Ma Badou invece lo incontriamo in centro. E’ una bella giornata, si prende una spremuta, sorseggia e ricomincia: “In Senegal non c’è la guerra così come non c’è la fame. Siamo un popolo buono che lavora, che fa turismo – inglese e francese prevalentemente – e che vive in buona parte delle rimesse dei senegalesi nel mondo. Se tu vai via dal Senegal, per qualsiasi ragione lo fai, sai bene che dovrai sempre mandare i soldi a casa (la Banca d’Italia nel 2017 ha censito 27 mln € da Milano verso il Senegal, ndr). E’ un obbligo morale. Io qui lavoro per me, per la mia famiglia e per mantenere gran parte delle 16 persone che sono la mia famiglia d’origine in Senegal. A loro mando tutto: soldi, telefoni cellulari e quanto serve ai miei fratelli più piccoli”.
Il Senegal a Milano vive a Porta Venezia, nel labirinto tra Piazza Oberdan-Panfilo Castaldi-Tadino e Lazzaro Palazzi. Un’altra parte della comunità è in viale Monza, a Est. Sono prevalentemente mussulmani, parlano italiano e in città si impegnano come addetti alla sicurezza nei locali o nei centri sportivi o nei negozi.
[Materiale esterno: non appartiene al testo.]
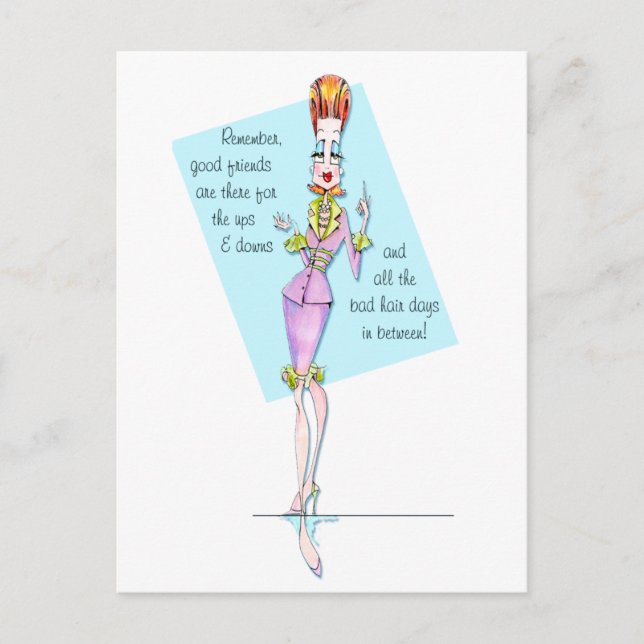 Friends through Good & Bad Hair Days Postcard (Front)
E poi vendono prodotti e fanno i mercati.
“I primi senegalesi a Milano” – ci dice Badou – “erano dei Baye Fall. Mussulmani commercianti che vendevano prodotti agli angoli delle strade (e della società). Miei connazionali che vivevano nella filosofia Baye fall di praticare la religione in modo pacifico e con grande senso di servizio per gli altri. Io sono un Baye Fall e a Milano parlo wolof. Questo mi rende molto orgoglioso e mi fa sentire un po’ a casa”.
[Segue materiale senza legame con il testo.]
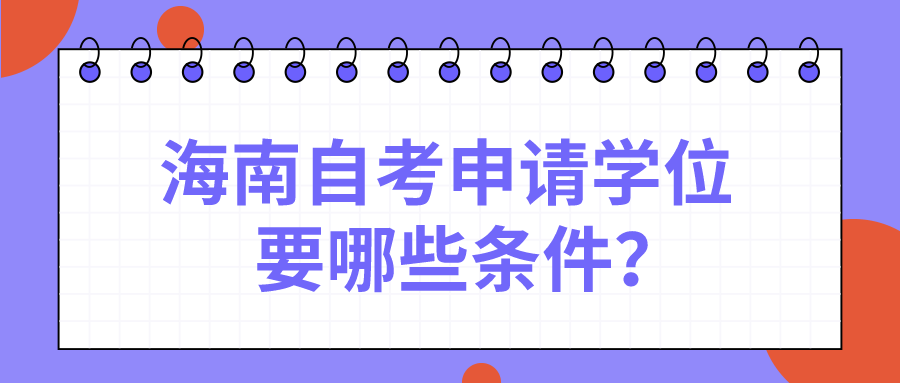 海南自考申请学位要哪些条件? 海南自考申请学位要哪些条件?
Sulla mappa del Senegal a Milano troviamo la Cascina Casottello, delle associazioni Sunugal e Fate Artigiane. E’ a Corvetto, a 5 minuti a piedi dalla fermata della Gialla-Porto di Mare. Un po’ più in centro, in Procaccini, c’è la compagnia teatrale Mascherenere, che da qualche giorno ha presentato “Al chiaro di Luna: Ritorno alle radici con Arsene Duevi”. Alla scoperta dell’Africa nera e i dei suoi artisti. Poco più in là, invece, Badou ci consiglia di andare a farci un primo e secondo da Contact Culturel in via Felice Cavallotti, a Sesto San Giovanni. Il più bello dei ristoranti senegalesi. Qui si sforna dell’ottimo cheb-ou-jen (riso con pesce), deliziose melange di verdure e altrettante specialità come il mafé, lo spezzatino condito con pasta d’arachidi, la yassa e la carne marinata in succo di limone.

“Sapete qual è la cosa più bella che mi è capitata a Milano (oltre a Lorenza e al mio bambino che è presto in arrivo)?” – incalza Badou – “A Milano è bello poter festeggiare il Dahira, la festa religiosa più importante per il Senegal. Già, perché Milano è una città aperta e ci permette di riunirci nella nostra comunità, nei nostri ristoranti, nei palazzetti. Nella nostra collettività. Perché i senegalesi sono una grande comunità e vivono tanto di collettività. Poterlo fare anche qui è bellissimo. Le donne si vedono con le donne e gli uomini con gli uomini, perché in Africa, ma anche qui, è forte il senso della classe sociale, della suddivisione della vita e dei ruoli”.
Non stentiamo a credergli, sul serio. Ma allo stesso modo gli raccontiamo come Milano sappia offrire da tempo un nuovo modello di integrazione anche alle proprie comunità. E quindi confidiamo a Badou tutta la nostra fiducia nella città e in quello che essa saprà presto offrire loro, che sono i nuovi milanesi. Senza distinzione di classe, di sesso e di razza.
Il tempo è scaduto, avremmo tanto altro da dirci ma Lorenza, aspetta un pargolo e deve riposare.
Le Strade di Milano si fa un thiéboudienne di riso rosso, pesce e verdure in Certosa – e poi si rimette in cammino. Senegal, au revoir.